:: TASKS TO COMPLETE ::
(1) Answer these from the baby boomers text, one line each:
(a) In what year did the oldest boomers turn 18?
(b) Which two events or policies does the text say boomers in China lived through?
(c) In the United States, which age demographic outnumbers the boomers?
(2) Can you set down the baby boomers text word for word, starting with "In Europe and" and going on through "demographic after millennials."?
(3) Could you resume the baby boomers text from the point where it stops?

:: EXCERPTED TEXT ::
------
In the West, boomers' childhoods in the 1950s and 1960s had significant reforms in education, both as part of the ideological confrontation that was the Cold War, and as a continuation of the interwar period. In the 1960s and 1970s, as this relatively large number of young people entered their teens and young adulthood—the oldest turned 18 in 1964—they, and those around them, created a very specific rhetoric around their cohort, and the social movements brought about by their size in numbers, such as the counterculture of the 1960s and its backlash.

In many countries, this period was one of deep political instability due to the postwar youth bulge. In China, boomers lived through the Cultural Revolution and were subject to the one-child policy as adults. These social changes and rhetoric had an important impact in the perceptions of the boomers, as well as society's increasingly common tendency to define the world in terms of generations, which was a relatively new phenomenon. This group reached puberty and maximum height earlier than previous generations.

In Europe and North America, many boomers came of age in a time of increasing affluence and widespread government subsidies in postwar housing and education, and grew up genuinely expecting the world to improve with time. Those with higher standards of living and educational levels were often the most demanding of betterment. In the early 21st century, baby boomers in some developed countries are the single biggest cohort in their societies due to subreplacement fertility and population aging. In the United States, they are the second most numerous age demographic after millennials.
------
:: RAW DATA ::
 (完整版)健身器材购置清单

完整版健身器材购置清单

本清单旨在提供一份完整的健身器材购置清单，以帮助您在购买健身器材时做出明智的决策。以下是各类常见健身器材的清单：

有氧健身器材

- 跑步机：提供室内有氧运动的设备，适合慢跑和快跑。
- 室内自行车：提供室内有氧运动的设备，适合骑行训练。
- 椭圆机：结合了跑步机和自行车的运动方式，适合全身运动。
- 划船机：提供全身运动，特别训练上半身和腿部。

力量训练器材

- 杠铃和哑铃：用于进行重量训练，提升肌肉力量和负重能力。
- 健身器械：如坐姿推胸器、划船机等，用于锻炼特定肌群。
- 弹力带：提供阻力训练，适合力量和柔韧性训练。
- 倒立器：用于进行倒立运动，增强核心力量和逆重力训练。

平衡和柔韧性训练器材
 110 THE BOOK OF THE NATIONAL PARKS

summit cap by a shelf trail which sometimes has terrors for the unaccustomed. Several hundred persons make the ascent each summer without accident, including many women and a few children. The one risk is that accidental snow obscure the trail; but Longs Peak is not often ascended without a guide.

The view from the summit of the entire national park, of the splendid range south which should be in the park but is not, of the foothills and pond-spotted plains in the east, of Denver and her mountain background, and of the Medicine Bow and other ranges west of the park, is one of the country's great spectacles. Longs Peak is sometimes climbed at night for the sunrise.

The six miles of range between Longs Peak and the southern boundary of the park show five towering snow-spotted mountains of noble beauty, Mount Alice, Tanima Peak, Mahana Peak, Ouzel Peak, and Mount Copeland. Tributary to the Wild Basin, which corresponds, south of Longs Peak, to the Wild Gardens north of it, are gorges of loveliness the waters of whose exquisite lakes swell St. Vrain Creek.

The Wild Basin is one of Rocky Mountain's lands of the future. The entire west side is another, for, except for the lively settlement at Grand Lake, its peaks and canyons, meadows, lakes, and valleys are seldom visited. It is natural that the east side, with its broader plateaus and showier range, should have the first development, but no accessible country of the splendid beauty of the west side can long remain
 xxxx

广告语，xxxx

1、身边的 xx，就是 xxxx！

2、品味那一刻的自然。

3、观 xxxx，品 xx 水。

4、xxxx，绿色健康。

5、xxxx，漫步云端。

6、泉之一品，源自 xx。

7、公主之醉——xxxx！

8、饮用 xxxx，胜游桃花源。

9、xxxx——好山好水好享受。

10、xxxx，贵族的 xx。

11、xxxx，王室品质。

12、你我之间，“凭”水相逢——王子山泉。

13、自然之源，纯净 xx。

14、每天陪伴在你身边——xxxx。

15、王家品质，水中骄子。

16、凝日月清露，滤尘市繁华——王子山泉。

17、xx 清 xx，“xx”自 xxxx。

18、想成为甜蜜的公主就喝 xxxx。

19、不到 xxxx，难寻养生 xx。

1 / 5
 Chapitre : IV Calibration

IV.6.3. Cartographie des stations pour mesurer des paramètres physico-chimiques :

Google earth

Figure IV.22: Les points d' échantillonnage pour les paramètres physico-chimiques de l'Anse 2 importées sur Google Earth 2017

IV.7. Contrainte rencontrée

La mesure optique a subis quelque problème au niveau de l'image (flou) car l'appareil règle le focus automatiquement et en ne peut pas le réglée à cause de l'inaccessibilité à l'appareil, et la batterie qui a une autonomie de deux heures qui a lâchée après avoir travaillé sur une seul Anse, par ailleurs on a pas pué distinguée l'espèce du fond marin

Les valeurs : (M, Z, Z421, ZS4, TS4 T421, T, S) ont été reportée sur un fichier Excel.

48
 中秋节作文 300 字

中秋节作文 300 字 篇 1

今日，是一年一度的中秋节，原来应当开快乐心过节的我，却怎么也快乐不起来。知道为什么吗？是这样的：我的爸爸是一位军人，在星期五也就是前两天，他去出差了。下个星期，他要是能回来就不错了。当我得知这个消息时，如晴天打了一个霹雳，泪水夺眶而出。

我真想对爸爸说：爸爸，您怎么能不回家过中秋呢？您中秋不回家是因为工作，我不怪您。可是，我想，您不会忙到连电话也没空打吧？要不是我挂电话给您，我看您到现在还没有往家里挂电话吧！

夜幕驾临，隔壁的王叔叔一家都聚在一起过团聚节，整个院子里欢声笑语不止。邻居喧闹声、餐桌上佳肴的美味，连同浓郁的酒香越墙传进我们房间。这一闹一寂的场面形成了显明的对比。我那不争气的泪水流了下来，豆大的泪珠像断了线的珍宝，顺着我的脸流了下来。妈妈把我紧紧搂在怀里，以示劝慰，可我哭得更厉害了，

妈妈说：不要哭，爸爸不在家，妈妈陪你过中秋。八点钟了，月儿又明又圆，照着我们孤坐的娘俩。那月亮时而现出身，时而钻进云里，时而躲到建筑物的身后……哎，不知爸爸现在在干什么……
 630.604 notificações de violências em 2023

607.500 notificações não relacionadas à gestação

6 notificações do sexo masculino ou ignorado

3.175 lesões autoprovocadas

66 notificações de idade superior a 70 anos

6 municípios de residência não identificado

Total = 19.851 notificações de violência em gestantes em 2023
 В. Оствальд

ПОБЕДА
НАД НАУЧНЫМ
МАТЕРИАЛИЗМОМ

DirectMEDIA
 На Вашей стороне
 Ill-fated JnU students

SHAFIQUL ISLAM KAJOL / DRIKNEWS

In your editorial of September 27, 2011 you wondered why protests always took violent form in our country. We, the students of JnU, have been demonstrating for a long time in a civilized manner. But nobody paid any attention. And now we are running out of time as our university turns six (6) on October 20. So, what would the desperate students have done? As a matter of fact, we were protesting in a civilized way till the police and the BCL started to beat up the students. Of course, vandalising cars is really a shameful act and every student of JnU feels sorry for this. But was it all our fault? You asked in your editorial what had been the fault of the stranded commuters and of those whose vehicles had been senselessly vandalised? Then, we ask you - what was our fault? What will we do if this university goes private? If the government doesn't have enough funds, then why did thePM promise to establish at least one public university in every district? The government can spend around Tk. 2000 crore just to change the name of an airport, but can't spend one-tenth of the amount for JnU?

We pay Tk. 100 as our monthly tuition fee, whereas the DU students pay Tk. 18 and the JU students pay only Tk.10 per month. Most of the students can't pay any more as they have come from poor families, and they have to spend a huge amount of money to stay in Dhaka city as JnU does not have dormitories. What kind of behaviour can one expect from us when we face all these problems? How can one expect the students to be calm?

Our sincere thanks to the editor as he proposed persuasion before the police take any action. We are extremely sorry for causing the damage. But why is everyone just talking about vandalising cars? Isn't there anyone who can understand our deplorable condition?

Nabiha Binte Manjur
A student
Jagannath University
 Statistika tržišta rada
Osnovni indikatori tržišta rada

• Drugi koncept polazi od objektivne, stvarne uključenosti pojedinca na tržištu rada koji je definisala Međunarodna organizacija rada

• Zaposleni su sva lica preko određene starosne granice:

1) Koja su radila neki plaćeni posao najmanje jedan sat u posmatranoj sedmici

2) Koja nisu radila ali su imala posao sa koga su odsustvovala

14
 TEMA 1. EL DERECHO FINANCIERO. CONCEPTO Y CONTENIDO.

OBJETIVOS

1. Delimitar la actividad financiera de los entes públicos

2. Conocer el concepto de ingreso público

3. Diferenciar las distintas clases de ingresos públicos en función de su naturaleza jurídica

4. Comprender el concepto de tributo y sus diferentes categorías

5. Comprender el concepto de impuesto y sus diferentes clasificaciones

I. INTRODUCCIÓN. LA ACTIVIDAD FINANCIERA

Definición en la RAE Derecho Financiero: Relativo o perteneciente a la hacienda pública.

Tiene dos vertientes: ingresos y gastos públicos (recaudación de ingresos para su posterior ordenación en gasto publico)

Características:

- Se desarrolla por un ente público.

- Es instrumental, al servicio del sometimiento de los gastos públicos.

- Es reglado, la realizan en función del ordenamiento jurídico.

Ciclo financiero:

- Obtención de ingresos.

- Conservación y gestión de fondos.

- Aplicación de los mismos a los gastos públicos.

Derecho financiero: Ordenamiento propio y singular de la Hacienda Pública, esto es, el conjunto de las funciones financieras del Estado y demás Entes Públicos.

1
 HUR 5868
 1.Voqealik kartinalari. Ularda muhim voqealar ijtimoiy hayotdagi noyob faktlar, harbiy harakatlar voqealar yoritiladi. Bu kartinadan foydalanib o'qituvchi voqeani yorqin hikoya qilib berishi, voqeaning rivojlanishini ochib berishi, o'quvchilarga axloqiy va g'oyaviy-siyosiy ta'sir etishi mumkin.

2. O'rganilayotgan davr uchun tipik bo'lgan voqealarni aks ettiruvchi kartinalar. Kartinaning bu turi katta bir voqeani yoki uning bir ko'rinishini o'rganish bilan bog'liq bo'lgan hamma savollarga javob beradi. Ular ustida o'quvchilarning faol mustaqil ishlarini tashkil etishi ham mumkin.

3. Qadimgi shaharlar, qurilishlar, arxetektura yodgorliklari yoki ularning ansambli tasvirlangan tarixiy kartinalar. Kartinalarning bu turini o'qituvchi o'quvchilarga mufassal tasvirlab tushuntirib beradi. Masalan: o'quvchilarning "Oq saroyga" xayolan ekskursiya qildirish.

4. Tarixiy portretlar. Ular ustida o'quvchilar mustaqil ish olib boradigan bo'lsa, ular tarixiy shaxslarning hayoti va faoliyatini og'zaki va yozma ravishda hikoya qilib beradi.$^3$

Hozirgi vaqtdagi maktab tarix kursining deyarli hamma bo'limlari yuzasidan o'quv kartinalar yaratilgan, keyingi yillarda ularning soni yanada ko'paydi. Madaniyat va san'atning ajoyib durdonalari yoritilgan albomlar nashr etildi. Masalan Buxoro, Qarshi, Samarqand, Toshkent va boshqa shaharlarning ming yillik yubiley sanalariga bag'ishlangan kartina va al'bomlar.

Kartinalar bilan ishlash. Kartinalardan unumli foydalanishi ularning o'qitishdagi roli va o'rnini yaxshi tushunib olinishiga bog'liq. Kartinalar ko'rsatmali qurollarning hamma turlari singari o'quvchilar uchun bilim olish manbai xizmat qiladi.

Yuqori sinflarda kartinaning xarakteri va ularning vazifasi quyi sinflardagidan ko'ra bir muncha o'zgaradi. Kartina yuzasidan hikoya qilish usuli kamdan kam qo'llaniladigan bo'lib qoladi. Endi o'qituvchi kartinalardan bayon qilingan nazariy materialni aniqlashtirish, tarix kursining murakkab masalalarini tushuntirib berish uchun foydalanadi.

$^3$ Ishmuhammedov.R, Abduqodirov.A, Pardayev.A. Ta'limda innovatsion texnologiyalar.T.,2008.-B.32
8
------
:: YOUR WRITTEN ANSWERS ::
(1)
(a) 1964
(b) The Cultural Revolution, and the one-child policy as adults
(c) Millennials

(2)
In Europe and North America, many boomers came of age in a time of increasing affluence and widespread government subsidies in postwar housing and education, and grew up genuinely expecting the world to improve with time. Those with higher standards of living and educational levels were often the most demanding of betterment. In the early 21st century, baby boomers in some developed countries are the single biggest cohort in their societies due to subreplacement fertility and population aging. In the United States, they are the second most numerous age demographic after millennials.

(3)
Etymology
The term baby boom refers to a noticeable increase in the birth rate. The post-World War II population increase was described as a "boom" by various newspaper reporters, including Sylvia F. Porter in a column in the May 4, 1951, edition of the New York Post, based on the increase of 2,357,000 in the population of the U.S. from 1940 to 1950.

The first recorded use of "baby boomer" is in a January 1963 Daily Press article by Leslie J. Nason describing a massive surge of college enrollments approaching as the oldest boomers were coming of age. The Oxford English Dictionary dates the modern meaning of the term to a January 23, 1970, article in The Washington Post.

Date range and definitions 

A significant degree of consensus exists around the date range of the baby boomer cohort, with the generation considered to cover those born from 1946 to 1964 by various organizations such as the Merriam-Webster Online Dictionary, Pew Research Center, U.S. Bureau of Labor Statistics, Federal Reserve Board, Australian Bureau of Statistics, Gallup, YouGov and Australia's Social Research Center.  The United States Census Bureau defines baby boomers as "individuals born in the United States between mid-1946 and mid-1964".  Landon Jones, in his book Great Expectations: America and the Baby Boom Generation (1980), defined the span of the baby-boom generation as extending from 1946 through 1964.

Others have delimited the baby boom period differently. Authors William Strauss and Neil Howe, in their 1991 book Generations, define the social generation of boomers as that cohort born from 1943 to 1960, who were too young to have any personal memory of World War II, but old enough to remember the postwar American High before John F. Kennedy's assassination.

In Ontario, Canada, David Foot, author of Boom, Bust and Echo: Profiting from the Demographic Shift in the 21st Century (1997), defined a Canadian boomer as someone born from 1947 to 1966, the years in which more than 400,000 babies were born. He acknowledges, though, that this is a demographic definition, and that culturally, it may not be as clear-cut. Doug Owram argues that the Canadian boom took place from 1946 to 1962, but that culturally, boomers everywhere were born between the late war years and about 1955 or 1956. Those born in the 1960s might feel disconnected from the cultural identifiers of the earlier boomers.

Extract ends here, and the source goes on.